Why not create a broker website between people who are getting eviction notices and Lawyers who specifically help people who are getting eviction notices?

That is, use what you are...

Or rather (phrased another way),

use the set of circumstances you are in, to turn around the set of circumstances that you're in.

It may sound meta, but if you individually are having a problem -- then so are a ton of other people as well!

If solving that problem has value to you, then such a solution is worth money.

If many people are also having that problem, then solutions to that problem are also worth money to them!

Sure, a legal solution, for example, finding an appropriate Lawyer to extend the point in time before eviction for say, 1-2 months (or whatever can be done) may be a suboptimal partial solution (in an ideal world, you'd like your rent to be free forever, as would everyone else), but the thing is,

even suboptimal partial solutions are worth money, if only a little bit of money...

Phrased another way,

there's money to be made by acting as a broker between people with eviction problems and the subset of Lawyers who specialize in that field, who could potentially ameliorate that problem if only a tiny amount, if only a little bit...

There's also money to be made in books and online reports... "What to do if you get an eviction notice".

Which such a book or report might not be worth the price of rent (obviously if someone had the rent money they'd pay it, problem solved), that information may be worth $19.95, or something in that ballpark...

Scaled across thousands of people with the same problem -- and we're looking at some decent money!

It probably won't make you rich or anything... but (and this is going to sound "evil" -- but it is not intentionally so!) it might make you enough money to pay your rent! :-)

use what you are

use the set of circumstances you are in, to turn around the set of circumstances that you're in.

Education, Knowledge, and Experience are everything...

Money, if it exists, if it exists at all, exists relative to, as an effect of these things...

Do you know everything possible about every single Landlord/Tenant Law and every single possible way to resolve an eviction notice?

If not... then I'd suggest that you are in one hell of an opportunity to learn everything you can about the matter!

Expertise (in any subject matter) translates to being sought, to being paid (sometimes very highly!) by others in return for advice, in return for knowledge, in return for communicated experience...

Money will naturally follow you with this learning once you have it, and once you monetize it -- although this will probably not happen today or tomorrow -- but it will in the future, if you can see the opportunity and capture it!

use what you are

use the set of circumstances you are in, to turn around the set of circumstances that you're in

Wishing you well in this... experience!

(You know, for lack of a better term! :-) )

ada1981|1 month ago

This is going to increasingly be a problem for many people.

For me, getting a Skoolie and subletting my apt in NYC gave me a great foundation

1. I was able to sublet my furnished place in nyc for $1k more than rent and make money while traveling.

2. I was able to work remote visiting clients and spending time in nature.

3. It provided a certain kind of daily challenge that was great for me.

4. The adventure was incredible and I fell in love with the road.
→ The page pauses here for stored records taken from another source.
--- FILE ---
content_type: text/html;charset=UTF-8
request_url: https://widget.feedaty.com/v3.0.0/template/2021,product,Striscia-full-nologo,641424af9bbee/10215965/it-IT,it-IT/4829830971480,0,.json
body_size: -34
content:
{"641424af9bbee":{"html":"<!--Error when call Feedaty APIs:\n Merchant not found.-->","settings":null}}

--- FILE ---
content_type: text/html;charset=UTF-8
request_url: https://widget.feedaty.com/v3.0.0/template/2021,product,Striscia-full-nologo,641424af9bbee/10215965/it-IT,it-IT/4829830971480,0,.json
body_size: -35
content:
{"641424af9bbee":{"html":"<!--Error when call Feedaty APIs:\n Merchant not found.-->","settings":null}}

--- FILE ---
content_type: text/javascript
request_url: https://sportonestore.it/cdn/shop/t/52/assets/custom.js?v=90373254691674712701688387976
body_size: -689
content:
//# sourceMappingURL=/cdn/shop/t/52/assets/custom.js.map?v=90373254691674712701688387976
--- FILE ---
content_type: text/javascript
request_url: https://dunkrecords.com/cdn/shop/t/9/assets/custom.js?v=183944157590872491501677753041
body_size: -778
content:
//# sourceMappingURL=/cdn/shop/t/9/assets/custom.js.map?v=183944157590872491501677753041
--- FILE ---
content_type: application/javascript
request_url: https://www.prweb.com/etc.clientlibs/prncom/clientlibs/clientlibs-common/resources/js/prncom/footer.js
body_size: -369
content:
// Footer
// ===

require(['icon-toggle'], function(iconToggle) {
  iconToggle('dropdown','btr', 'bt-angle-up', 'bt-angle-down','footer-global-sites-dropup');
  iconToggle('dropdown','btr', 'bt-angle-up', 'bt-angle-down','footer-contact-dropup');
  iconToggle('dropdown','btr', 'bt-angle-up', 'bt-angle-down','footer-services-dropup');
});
I thought I’d spend a month or three cruising around but it ended up about over 3 years.

5. I followed my heart and the weather to hot springs Arkansas to watch the total eclipse and met a woman who I just got engaged to (while in Antarctica at an AI conference).

6. My business has been the best it’s ever been and put me into a top 1% income.

I wasn’t broke when I started but it was amazing to have a sense that even if I was I could buy a big bag of beans and rice, head to a gorgeous piece of free federal BLM land, run my laptop on solar and use my cell WiFi to figure it out.

Beyond that, figure out what problem you want to solve for the world and go find people working on that problem and help them.